Attention deficit hyperactivity disorder (ADHD) is one of the most common neuropsychiatric disorders in children. In this study, the association between 10-repeats in the DAT1 gene and the (GT)n repeat in the DBH gene and ADHD was examined in children from Jordan. In addition, the levels of dopamine-β-hydroxylase enzyme activity in the plasma of ADHD children were evaluated. Fifty children with ADHD and 50 age- and gender-matched control subjects were recruited. The results showed significant differences between the ADHD group and controls with respect to the plasma levels of dopamine-β-hydroxylase enzyme activity (25.4±2.3 vs. 84.7±5.0 µmol/min; p<0.01). Moreover, the 10-repeat DAT1 gene and (GT)n DBH gene polymorphisms were significantly associated with ADHD development (p<0.05). In conclusion, the DBH and DAT1 genes appear to play a role in the development of ADHD in the Jordanian population.

Introduction

Attention deficit hyperactivity disorder (ADHD) is one of the most common neuropsychiatric and behavioral childhood disorders (1), affecting approximately 12% of school-aged children, with a higher prevalence in boys than girls (2). The disorder is characterized by reduced attention and hyperactivity (35); ADHD children are disorganized and have trouble fulfilling plans and completing tasks (6). The symptoms have been attributed, mainly, to lower norepinephrine and dopamine activities. Research has indicated a malfunction in dopamine-β-hydroxylase (DBH), which is responsible for maintaining the balance between dopamine and norepinephrine concentrations (2,711).

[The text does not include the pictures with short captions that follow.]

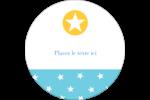 Étoiles avec tons bleus et jaunes Étiquettes rondes gaufrées - gabarit prédéfini. <br/>Utilisez notre logiciel Avery Design & Print Online pour personnaliser facilement la conception.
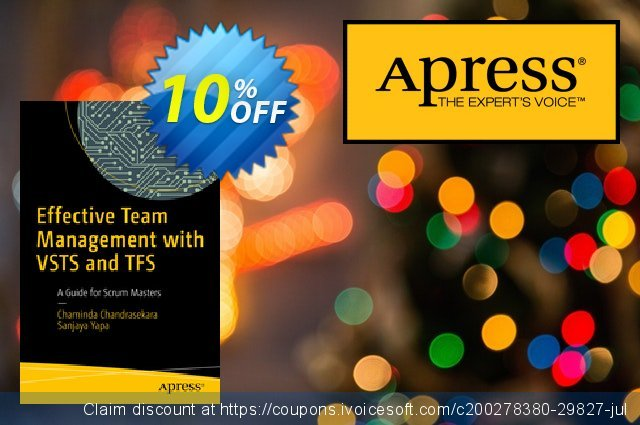 Effective Team Management with VSTS and TFS (Chandrasekara)  서늘해요   매상  스크린 샷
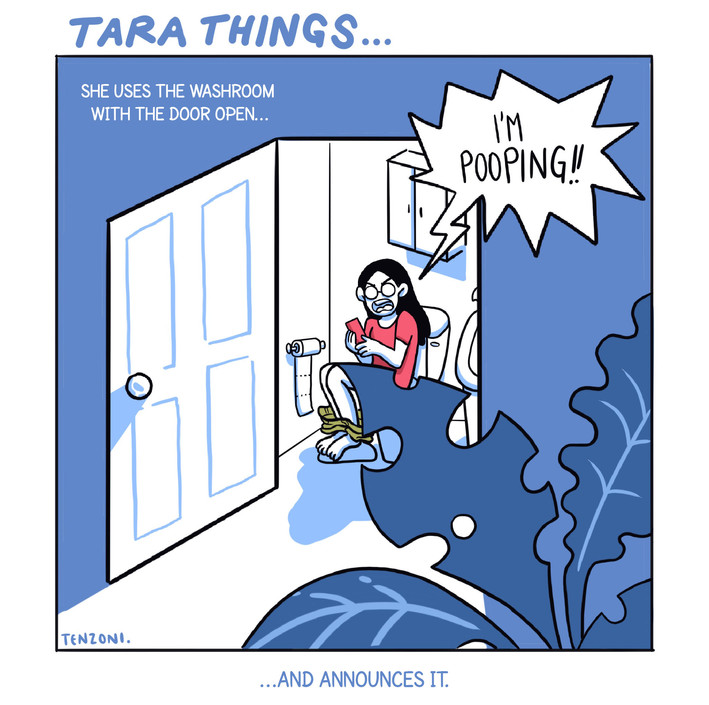 Tara Things 2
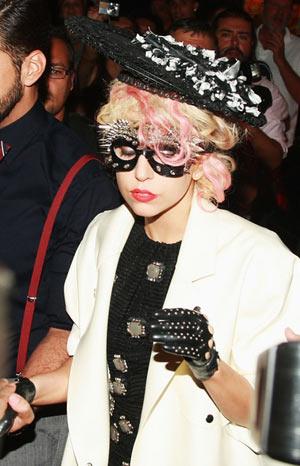 """Lady Gaga sợ """"thất truyền"""" sự quái dị - 17"""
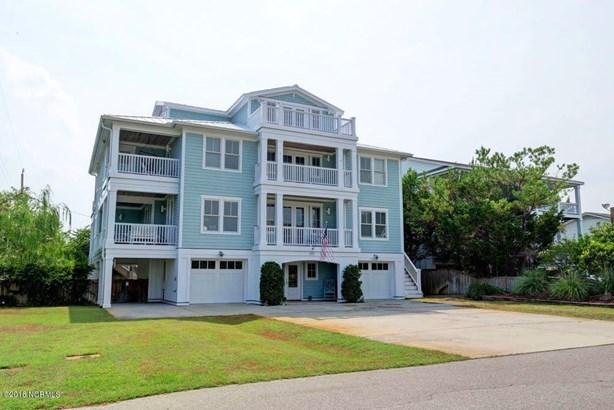 101 Parmele Boulevard , Wrightsville Beach, NC - USA (photo 1)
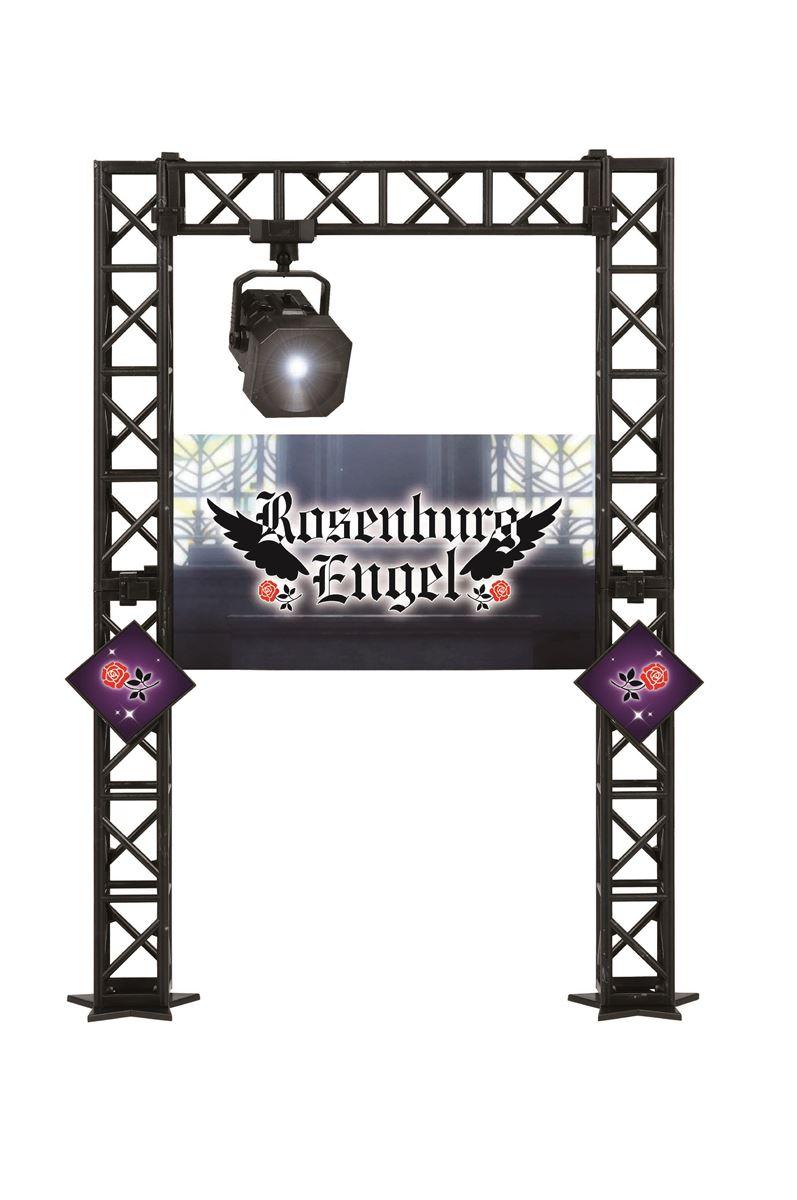 【特製ステージ】ライトユニット・トラス柱・背面ボード・装飾パネル。※電池は別売です。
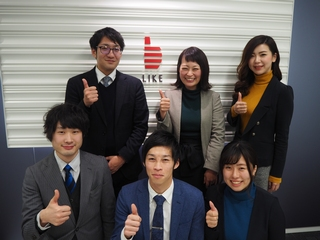 ライクスタッフィング株式会社 【東証一部上場グループ】_【ASP】_aのアルバイト情報
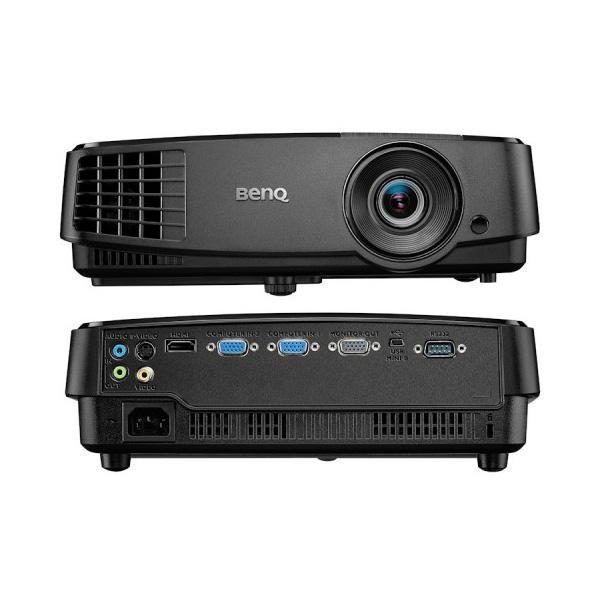 Benq Projector Hire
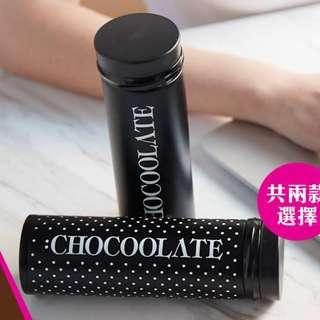 旅行/運動/行山用品 - 全新 :CHOCOOLATE 黑白型格保溫杯 350ml 純黑 尺寸: 19 cm(H) x 6 cm(W)
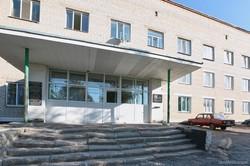 Світлична в межах робочої поїздки відвідала відремонтоване відділення Шевченківської ЦРЛ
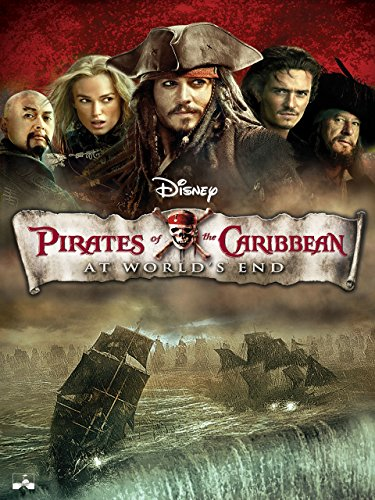 Pirates Of The Caribbean Black Pearl - Pirates of the Caribbean: At World's End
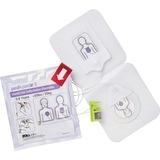 ZOL8900081001 - ZOLL Medical AED Plus Defibrillator Pediatric...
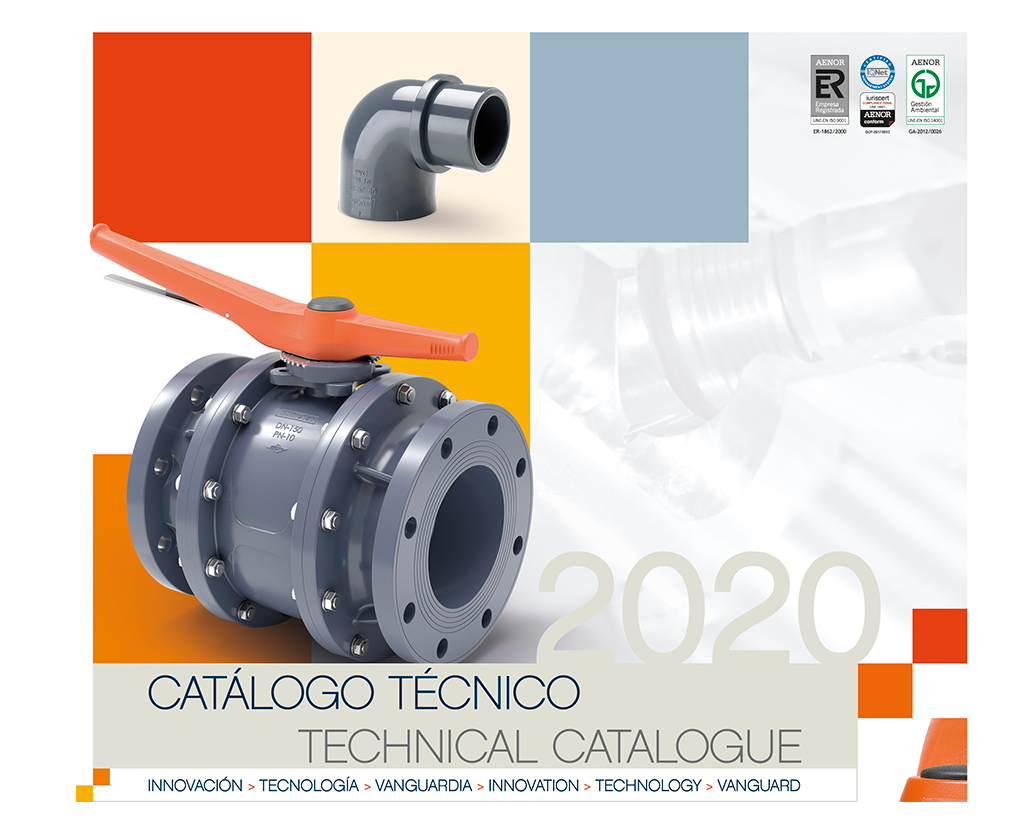 TECHNICAL CATALOGUE 2020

Recent data suggest that various polymorphisms of the dopamine-related genes are related to ADHD. Studies involving children from the US, Czech Republic, Finland, Brazil and India demonstrated a correlation between DBH gene polymorphisms and increased susceptibility to ADHD (1,1014). Moreover, studies from the US, Taiwan, UK and China revealed strong associations between ADHD and polymorphisms of the dopamine transporter gene (DAT1) (12,15,16). Despite accumulating evidence, no studies have examined these relationships in Arab/Middle Eastern populations. Therefore, in this study the plasma levels of DBH enzyme activity were evaluated in ADHD children from Jordan. In addition, the association between polymorphisms of the DAT1 and DBH genes and ADHD was examined.

Materials and methods

Subjects

Fifty children with ADHD (2.5–14 years of age) were recruited from the King Abdullah University Hospital and the Princess Rahmah Teaching Hospital. The children were diagnosed with ADHD according to the Diagnostic and Statistical Manual of Mental Disorder-IV (DSM-IV) criteria by a pediatric neurologist. Fifty healthy children, matched for age and gender, were included in the study as controls. The control children attended the same hospitals for reasons other than neuropsychiatric disorders. Written informed consent was obtained from the participants’ guardians according to the Jordan University of Science and Technology Institutional Review Board.

DNA extraction

DNA was extracted from EDTA blood samples obtained from the participants using the Wizard DNA Extraction kit (Promega, Madison, WI, USA) according to the manufacturer’s instructions. The concentration of the extracted DNA was measured using SmartSpect™3000 (Bio-Rad, Hertfordshire, UK). DNA samples were stored at −20°C until use.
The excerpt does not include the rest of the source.